[Work instructions]:
Rewrite the material from the line with "Women's V-Neck Cold-Shoulder" to the line with "Figure 4. Mechanical", putting "Tunic" in place of "Blouse" and keeping everything else the same. Leave the pictures out of your answer.

[The records]:

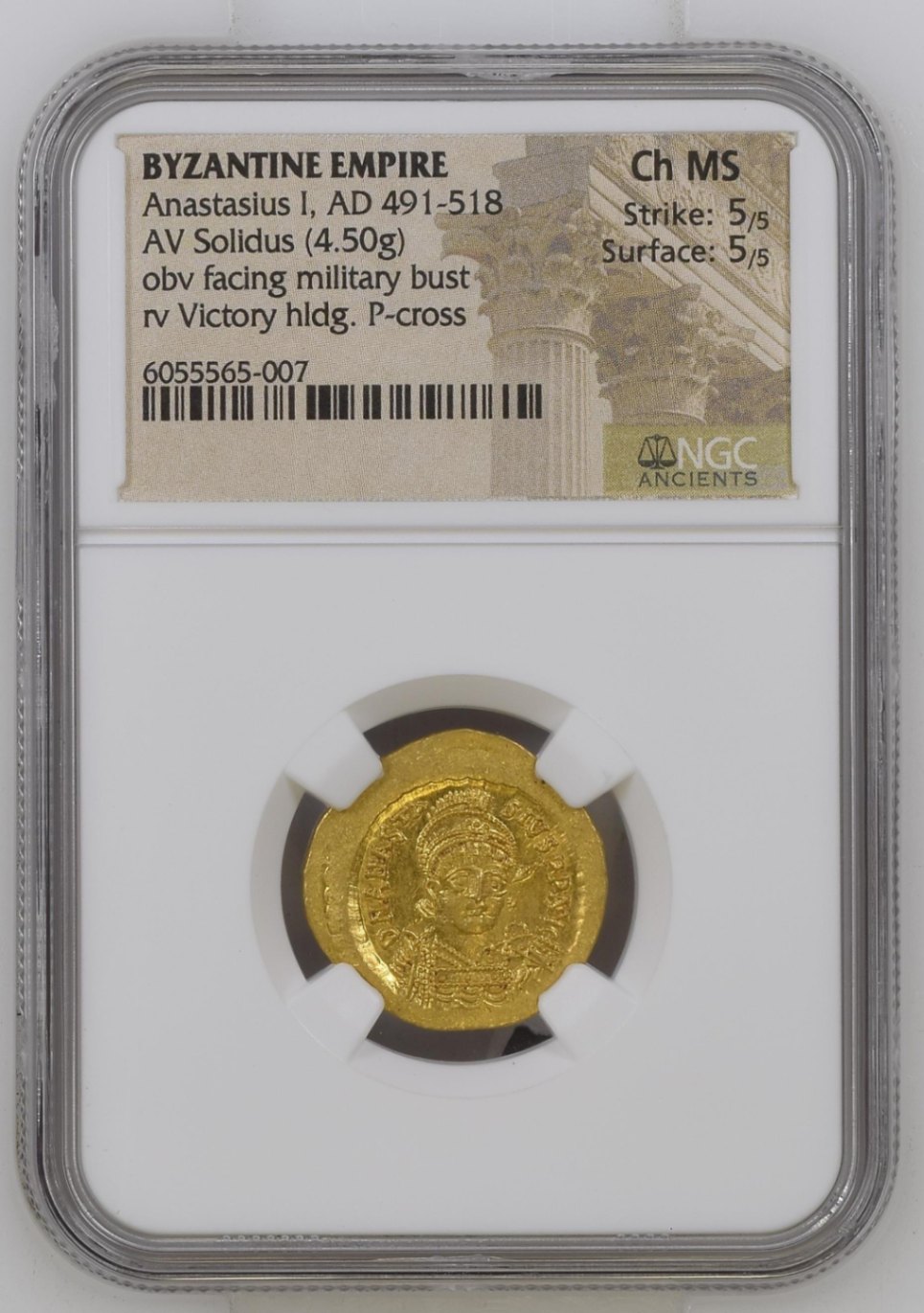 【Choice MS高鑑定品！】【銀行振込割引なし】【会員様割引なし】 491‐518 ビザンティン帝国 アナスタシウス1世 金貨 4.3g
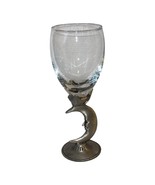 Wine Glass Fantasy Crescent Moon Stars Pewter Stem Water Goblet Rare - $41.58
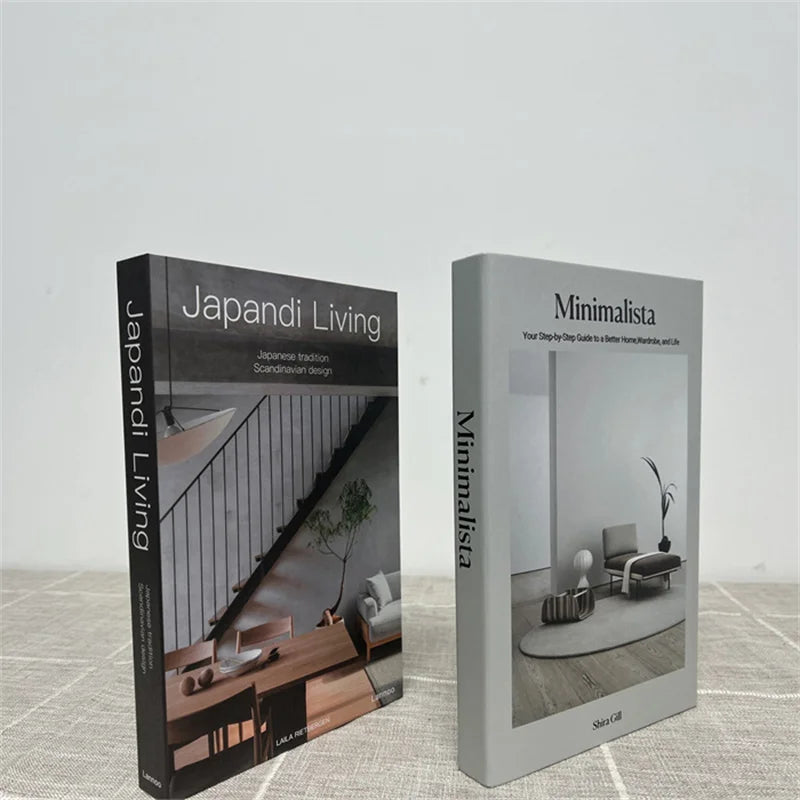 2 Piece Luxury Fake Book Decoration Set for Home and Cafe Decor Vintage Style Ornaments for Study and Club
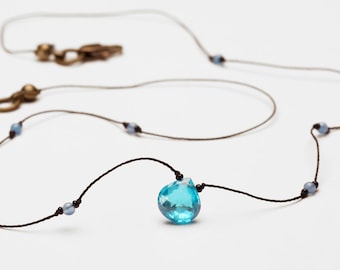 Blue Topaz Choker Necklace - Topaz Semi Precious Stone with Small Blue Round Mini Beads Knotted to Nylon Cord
* * *
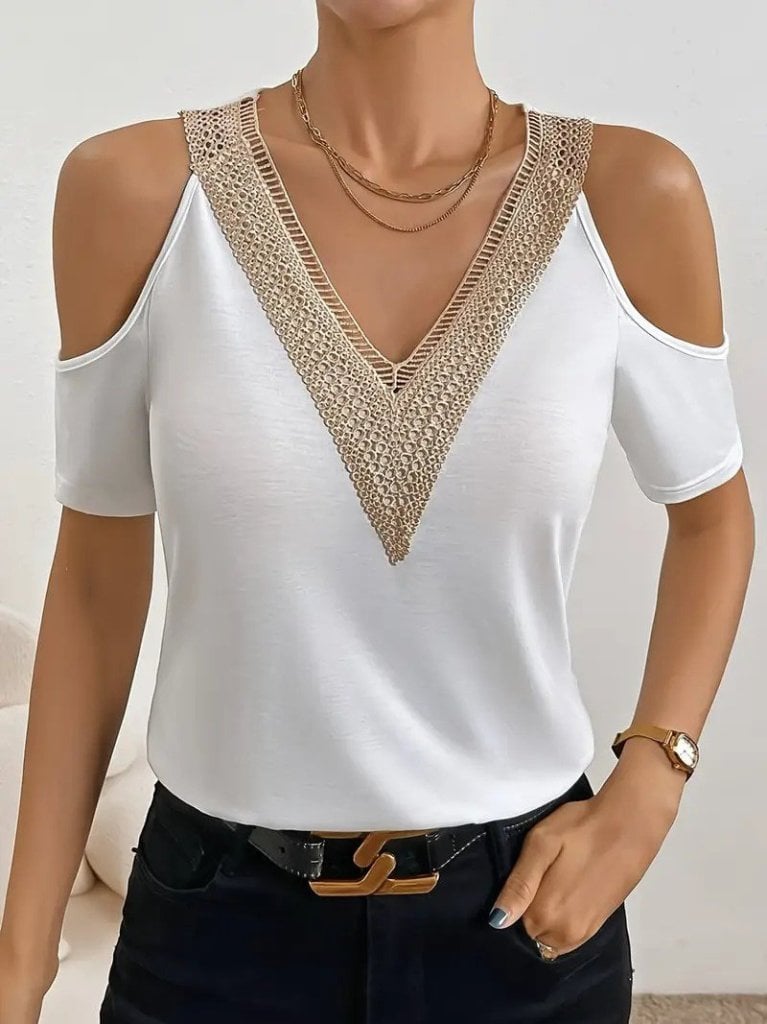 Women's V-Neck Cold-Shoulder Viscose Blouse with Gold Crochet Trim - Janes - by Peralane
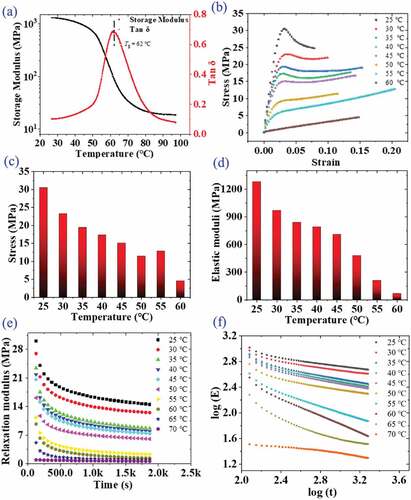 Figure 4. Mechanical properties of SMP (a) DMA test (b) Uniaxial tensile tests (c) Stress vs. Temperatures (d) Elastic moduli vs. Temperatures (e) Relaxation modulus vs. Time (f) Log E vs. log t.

[Answer]:
 Women's V-Neck Cold-Shoulder Viscose Tunic with Gold Crochet Trim - Janes - by Peralane
 Figure 4. Mechanical properties of SMP (a) DMA test (b) Uniaxial tensile tests (c) Stress vs. Temperatures (d) Elastic moduli vs. Temperatures (e) Relaxation modulus vs. Time (f) Log E vs. log t.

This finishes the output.